The chart below shows throughput versus latency using the multi-rom feature on an AMD Ryzen 9 with 12 cores. A single ROM steps at ~3.7k steps/sec; packing all runs into one environment pushes that past 50k.

Latency vs throughput as we increase the number of ROMs

ALE-Py AtariVectorEnv Gymnasium AsyncVectorEnv

PyTorch custom ops

env.torch() returns a set of custom ops that write observations directly into pre-allocated GPU tensors. No Python-side allocation occurs in the hot path and the ops are compatible with torch.compile. The split send/recv form lets you overlap agent computation with environment stepping.

handle_id, ale_send, ale_step, ale_recv, get_last_info, unregister = envs.torch()

ale_send(handle_id, actions)
# run agent inference here while envs step
obs, reward, term, trunc, steps_taken = ale_recv(handle_id)

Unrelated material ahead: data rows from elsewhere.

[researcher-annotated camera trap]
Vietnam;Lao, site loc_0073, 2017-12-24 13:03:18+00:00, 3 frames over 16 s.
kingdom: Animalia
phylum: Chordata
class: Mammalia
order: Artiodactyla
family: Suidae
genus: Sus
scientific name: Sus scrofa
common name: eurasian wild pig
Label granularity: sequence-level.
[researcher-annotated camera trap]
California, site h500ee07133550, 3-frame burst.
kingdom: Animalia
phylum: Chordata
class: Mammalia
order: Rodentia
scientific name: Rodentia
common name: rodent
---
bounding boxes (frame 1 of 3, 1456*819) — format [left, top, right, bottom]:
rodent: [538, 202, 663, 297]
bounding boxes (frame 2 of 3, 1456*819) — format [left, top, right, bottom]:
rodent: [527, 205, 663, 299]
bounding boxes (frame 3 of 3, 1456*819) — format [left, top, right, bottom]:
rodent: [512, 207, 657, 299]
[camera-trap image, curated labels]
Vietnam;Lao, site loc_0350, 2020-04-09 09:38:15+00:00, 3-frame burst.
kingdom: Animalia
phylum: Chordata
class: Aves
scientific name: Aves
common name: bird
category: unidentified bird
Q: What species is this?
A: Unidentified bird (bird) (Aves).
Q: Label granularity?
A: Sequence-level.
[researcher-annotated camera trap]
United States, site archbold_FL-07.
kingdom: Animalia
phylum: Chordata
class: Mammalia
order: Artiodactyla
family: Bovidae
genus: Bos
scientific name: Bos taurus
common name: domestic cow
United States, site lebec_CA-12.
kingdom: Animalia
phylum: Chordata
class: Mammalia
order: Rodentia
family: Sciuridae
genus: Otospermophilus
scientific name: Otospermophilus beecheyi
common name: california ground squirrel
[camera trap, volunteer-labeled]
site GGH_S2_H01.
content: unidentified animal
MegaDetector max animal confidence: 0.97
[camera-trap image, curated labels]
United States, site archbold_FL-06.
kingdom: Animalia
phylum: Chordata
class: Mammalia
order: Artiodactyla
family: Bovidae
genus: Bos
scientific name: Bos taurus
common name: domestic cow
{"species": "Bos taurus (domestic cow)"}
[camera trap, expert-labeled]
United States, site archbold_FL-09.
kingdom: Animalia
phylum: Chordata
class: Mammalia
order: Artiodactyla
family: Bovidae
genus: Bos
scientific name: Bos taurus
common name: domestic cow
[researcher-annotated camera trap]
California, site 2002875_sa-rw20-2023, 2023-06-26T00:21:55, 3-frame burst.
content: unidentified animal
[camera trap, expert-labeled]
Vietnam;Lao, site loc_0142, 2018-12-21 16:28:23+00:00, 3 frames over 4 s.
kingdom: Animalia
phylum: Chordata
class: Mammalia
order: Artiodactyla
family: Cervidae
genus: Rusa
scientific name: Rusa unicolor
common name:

Multi-step action sequences

Passing a list of arrays to step or send dispatches a sequence of primitive actions to each ROM in one call, avoiding per-step Python-to-C++ round trips. Sequence lengths can differ across ROMs. gamma applies discount accumulation across the sequence. An empty array skips a ROM entirely, returning its last observation with zero reward.

sequences = [
    np.array([0, 2, 1, 0]),  # pong: 4 actions
    np.array([3, 1]),         # breakout: 2 actions
]
obs, reward, term, trunc, info = envs.step(sequences, gamma=0.99)
print(info["steps_taken"])   # actions executed before termination

This supports macro-actions (repeated actions) or open-loop options (arbitrary sequences of actions): the agent dispatches a sequence of primitive actions and receives a single discounted return.